Sinon toi, tu t’écoutes un peu ?

J’étais une petite fille de 10 ans et avec mes copines on se posait tout en haut du jeu, situé au milieu de la cours de récréation. On échangeait nos envies, nos besoins, nos rêves, nos idéaux de femmes en devenir. On s’imaginait des vies avec un gentil mari, des enfants magnifiques, dans une belle maison. Aussi, souvent avec mes cousines, on passait des heures dans les catalogues d’ameublement, on entourait les meubles et décoration qu’on voulait plus tard. On s’imaginait tellement bien entre quatre murs qu’après avoir fini, on se montrait mutuellement nos trouvailles et la conception de notre maison. C’était comme ça. J’ai grandi dans un environnement où pour être heureuse, il faut tout ce beau packaging. Alors forcément, c’est resté ancré bien longtemps.

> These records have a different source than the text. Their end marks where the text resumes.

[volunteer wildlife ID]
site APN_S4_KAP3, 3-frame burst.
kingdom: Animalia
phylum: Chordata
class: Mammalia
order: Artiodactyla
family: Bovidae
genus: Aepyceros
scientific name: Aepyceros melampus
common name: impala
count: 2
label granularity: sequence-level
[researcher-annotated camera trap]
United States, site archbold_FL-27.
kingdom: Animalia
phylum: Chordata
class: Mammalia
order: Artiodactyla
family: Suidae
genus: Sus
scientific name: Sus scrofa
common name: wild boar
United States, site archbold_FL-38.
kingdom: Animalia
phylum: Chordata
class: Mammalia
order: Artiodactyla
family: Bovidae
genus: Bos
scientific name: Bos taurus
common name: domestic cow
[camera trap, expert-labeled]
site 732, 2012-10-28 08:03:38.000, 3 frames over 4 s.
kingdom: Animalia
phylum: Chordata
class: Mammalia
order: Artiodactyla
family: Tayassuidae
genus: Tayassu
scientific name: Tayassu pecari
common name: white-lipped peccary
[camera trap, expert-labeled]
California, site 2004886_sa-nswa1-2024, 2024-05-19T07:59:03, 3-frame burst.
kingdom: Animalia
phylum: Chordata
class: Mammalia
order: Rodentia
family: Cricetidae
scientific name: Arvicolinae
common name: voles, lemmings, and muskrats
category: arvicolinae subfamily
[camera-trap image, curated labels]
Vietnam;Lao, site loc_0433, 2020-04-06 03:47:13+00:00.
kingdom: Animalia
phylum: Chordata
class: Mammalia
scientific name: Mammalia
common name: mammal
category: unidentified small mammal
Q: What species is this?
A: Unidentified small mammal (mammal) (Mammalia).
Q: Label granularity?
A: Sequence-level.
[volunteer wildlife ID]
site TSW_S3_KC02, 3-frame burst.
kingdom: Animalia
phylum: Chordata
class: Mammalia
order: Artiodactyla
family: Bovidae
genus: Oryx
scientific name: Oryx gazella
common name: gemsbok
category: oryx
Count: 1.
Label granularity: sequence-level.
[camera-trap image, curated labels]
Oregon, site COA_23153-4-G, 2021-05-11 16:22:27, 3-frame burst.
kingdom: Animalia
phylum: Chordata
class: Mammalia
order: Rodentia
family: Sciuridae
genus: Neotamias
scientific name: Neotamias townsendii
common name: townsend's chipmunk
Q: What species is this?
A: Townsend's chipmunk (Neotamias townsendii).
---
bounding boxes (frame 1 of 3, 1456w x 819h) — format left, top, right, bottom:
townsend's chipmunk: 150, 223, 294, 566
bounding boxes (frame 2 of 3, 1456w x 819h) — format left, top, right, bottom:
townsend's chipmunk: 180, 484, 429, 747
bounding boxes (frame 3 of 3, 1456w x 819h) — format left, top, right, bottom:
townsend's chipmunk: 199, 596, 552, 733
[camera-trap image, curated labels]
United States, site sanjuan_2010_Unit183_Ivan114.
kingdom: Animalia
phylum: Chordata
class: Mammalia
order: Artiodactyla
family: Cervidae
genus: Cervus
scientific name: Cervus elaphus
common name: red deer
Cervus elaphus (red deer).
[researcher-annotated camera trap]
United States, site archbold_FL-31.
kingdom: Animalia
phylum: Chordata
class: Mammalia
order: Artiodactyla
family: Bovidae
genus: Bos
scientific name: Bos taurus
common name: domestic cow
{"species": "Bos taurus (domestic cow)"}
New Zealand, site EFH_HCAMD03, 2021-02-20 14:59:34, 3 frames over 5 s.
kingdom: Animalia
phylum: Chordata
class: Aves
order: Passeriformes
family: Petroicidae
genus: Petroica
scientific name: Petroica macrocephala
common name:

Encore aujourd’hui.

Île de Langkawi, Malaisie

J’AI 39 ANS

Ça a sonné comme un balle en plein dans ma face, y avait qu’à voir ma tête. Bouche-bée, yeux grands ouverts fixés sur cette femme. J’ai rencontré Ludivine à Kuala Lumpur, capitale de la Malaisie, petite bière avec deux autres voyageurs rencontrés le même jour. On venait de passer déjà quelques heures ensemble, Ludivine n’a pas d’enfant, voyage depuis 14 mois et ne compte pas s’arrêter demain. Quand je la vois, je me dis qu’elle doit avoir 30 ans, ce que je trouve déjà plutôt cool étant donné qu’à 25 ans j’ai des vieilles peurs du type « fais ce voyage avant qu’il ne soit trop tard. » Mais ça veut dire quoi trop tard ? Je suis restée bloquée plusieurs longues secondes quand elle m’a donné son âge, va savoir pourquoi tout s’est bousculé dans ma tête. Mes idées préconçues et mes peurs se sont éclatées au mur et aujourd’hui je dois tout reconstruire, différemment. C’est comme si je venais de prendre conscience que je n’étais pas obligée d’avoir des enfants ni d’être mariée à 39 ans. En l’espace de quelques secondes, j’ai compris qu’il n’y avait aucune barrière à avoir si ce n’est soi. Les grandes normes qu’on nous impose, c’est à nous de les exploser. Je lui parle de certaines de mes envies et craintes , elle me balance : « Alors vas-y, concilie les trois. » Quand je lui explique mon envie d’adopter un chien, d’avoir un petit chez moi et de voyager quelque temps au Canada. Alors que dans ma tête, c’est un combat sans cesse afin de répondre à mes envies et aux exigences de mon entourage. Ludivine se fou de ça et me frappe par sa manière de penser. S’écouter soi-même.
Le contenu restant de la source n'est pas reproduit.